Modular Data Center in Shipping Containers
A modern data center is structured as a shipyard of server clusters housed in truck-towed
containers. Inside the container, hundreds of blade servers are housed in racks surrounding the
container walls. An array of fans forces the heated air generated by the server racks to
go through a heat exchanger, which cools the air for the next rack on a continuous loop.
Container Data-Center Construction
The data-center module is housed in a truck-towable container. The modular container
design includes the network, computer, storage, and cooling gear. The container must be designed to
be weatherproof and easy to transport. Modular datacenter construction and testing may take a few
days to complete if all components are available and power and water supplies are handy. The
modular data-center approach supports many cloud service applications.
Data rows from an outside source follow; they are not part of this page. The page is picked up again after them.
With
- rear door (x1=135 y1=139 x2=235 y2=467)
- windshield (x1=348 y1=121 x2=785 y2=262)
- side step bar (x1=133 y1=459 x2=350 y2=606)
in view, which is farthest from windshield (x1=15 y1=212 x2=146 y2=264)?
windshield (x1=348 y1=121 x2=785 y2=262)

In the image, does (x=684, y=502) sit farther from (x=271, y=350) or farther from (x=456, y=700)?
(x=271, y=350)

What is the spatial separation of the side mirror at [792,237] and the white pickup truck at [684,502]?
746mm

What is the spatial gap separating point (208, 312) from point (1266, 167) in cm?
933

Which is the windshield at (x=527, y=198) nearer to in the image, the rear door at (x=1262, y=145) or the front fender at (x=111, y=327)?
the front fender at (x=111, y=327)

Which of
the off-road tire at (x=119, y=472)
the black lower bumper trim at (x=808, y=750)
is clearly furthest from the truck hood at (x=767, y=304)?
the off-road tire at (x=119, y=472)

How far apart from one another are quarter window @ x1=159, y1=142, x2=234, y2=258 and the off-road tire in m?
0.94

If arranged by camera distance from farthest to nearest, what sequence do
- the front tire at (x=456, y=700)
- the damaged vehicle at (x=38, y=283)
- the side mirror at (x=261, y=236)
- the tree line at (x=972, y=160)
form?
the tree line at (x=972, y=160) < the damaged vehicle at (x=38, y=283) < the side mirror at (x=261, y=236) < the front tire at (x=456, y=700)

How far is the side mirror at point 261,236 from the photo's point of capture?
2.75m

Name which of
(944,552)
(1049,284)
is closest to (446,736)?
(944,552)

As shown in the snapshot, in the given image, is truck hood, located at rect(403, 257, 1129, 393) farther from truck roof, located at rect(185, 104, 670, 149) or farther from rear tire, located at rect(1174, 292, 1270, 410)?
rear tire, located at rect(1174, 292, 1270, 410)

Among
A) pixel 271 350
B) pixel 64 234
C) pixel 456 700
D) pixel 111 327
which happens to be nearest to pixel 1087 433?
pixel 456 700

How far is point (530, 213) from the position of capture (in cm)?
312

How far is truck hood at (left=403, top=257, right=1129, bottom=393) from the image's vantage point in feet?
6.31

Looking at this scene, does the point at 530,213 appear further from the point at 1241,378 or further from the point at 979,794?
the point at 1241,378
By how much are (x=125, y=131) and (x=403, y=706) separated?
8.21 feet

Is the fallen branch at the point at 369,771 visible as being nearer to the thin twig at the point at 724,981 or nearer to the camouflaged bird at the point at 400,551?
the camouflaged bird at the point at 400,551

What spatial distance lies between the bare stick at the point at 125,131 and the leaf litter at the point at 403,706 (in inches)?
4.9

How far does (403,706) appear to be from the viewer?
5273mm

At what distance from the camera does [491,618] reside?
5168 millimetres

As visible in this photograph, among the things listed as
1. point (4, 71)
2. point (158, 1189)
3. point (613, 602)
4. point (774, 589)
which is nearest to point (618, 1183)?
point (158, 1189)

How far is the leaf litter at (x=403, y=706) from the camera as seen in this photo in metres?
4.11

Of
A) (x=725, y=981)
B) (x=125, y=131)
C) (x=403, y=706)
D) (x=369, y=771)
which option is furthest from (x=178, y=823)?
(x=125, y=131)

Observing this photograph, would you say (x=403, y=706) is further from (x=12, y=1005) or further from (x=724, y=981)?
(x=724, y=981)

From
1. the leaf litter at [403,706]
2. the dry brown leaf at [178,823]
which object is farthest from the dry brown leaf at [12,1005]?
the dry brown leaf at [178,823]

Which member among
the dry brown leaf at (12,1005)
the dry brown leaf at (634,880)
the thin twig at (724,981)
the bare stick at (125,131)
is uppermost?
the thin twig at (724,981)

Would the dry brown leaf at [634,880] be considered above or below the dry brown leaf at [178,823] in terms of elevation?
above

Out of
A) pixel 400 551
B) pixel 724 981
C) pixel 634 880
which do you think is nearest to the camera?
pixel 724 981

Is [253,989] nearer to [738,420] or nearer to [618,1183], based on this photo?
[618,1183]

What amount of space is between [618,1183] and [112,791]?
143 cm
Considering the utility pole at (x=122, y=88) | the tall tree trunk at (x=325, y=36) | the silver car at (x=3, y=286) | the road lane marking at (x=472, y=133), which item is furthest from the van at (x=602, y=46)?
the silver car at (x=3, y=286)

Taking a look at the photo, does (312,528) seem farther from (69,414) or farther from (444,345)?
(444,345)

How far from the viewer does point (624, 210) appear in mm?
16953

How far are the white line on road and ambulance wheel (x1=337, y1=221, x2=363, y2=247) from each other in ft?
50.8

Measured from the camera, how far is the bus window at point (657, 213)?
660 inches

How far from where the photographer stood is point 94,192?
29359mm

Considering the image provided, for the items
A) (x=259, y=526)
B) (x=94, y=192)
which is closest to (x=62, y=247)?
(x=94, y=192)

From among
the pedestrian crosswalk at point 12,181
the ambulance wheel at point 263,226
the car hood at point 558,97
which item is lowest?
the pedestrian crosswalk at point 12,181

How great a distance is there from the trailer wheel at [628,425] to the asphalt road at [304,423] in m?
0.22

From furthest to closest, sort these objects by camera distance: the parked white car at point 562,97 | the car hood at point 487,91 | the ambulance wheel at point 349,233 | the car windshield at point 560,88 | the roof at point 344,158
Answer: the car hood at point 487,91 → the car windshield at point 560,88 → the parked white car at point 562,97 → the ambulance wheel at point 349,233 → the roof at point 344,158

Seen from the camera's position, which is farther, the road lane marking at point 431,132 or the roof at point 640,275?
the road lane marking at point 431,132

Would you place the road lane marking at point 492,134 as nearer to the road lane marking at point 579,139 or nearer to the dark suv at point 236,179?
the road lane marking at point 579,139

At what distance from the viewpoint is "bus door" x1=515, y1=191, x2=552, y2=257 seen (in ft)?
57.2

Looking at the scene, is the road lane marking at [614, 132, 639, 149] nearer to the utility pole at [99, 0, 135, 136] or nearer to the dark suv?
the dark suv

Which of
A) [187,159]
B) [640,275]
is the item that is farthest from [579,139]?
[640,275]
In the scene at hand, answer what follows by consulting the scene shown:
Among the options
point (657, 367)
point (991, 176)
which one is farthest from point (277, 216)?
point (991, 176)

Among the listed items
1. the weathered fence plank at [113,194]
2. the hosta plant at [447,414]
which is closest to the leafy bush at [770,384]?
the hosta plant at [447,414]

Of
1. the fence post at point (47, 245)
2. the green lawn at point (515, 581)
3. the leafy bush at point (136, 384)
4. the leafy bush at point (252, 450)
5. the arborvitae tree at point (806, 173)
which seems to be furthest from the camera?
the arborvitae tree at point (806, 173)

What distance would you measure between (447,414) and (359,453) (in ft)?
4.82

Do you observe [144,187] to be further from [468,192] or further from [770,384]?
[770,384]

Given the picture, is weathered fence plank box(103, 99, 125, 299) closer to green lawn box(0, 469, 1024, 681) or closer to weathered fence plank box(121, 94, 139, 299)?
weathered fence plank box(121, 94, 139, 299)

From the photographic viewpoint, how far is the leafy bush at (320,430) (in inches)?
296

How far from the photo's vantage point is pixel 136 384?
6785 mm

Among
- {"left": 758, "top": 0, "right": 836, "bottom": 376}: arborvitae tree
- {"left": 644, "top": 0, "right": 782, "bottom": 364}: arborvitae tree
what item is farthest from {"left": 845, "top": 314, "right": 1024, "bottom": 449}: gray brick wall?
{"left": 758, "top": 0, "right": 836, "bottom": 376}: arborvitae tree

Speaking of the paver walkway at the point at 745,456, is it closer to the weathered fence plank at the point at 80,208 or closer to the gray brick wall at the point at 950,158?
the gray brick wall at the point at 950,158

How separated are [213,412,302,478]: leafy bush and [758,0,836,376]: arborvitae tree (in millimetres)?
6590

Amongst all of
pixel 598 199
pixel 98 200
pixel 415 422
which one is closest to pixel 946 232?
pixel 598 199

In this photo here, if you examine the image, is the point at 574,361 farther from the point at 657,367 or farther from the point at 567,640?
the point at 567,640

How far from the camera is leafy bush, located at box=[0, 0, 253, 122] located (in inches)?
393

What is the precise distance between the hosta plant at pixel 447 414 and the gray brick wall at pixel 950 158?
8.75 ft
Interconnection of Modular Data Centers
Container-based data-center modules are meant for construction of even larger data centers using a
farm of container modules. Data-Center Management Issues
Data-Center Management Issues
Here are basic requirements for managing the resources of a data center. These suggestions have
resulted from the design and operational experiences of many data centers in the IT and service
industries.
1. Making common users happy The data center should be designed to provide quality
service to the majority of users for at least 30 years.
2. Controlled information flow Information flow should be streamlined. Sustained services
and high availability (HA) are the primary goals.
3. Multiuser manageability The system must be managed to support all functions of a data
center, including traffic flow, database updating, and server maintenance.
4. Scalability to prepare for database growth The system should allow growth as workload
increases. The storage, processing, I/O, power, and cooling subsystems should be scalable.
5. Reliability in virtualized infrastructure Failover, fault tolerance, and VM live migration
should be integrated to enable recovery of critical applications from failures or disasters.
6. Low cost to both users and providers The cost to users and providers of the cloud system
built over the data centers should be reduced, including all operational costs.
7. Security enforcement and data protection Data privacy and security defense mechanisms
must be deployed to protect the data center against network attacks and system interrupts
and to maintain data integrity from user abuses or network attacks.
8. Green information technology Saving power consumption and upgrading energy
efficiency are in high demand when designing and operating current and future data centers.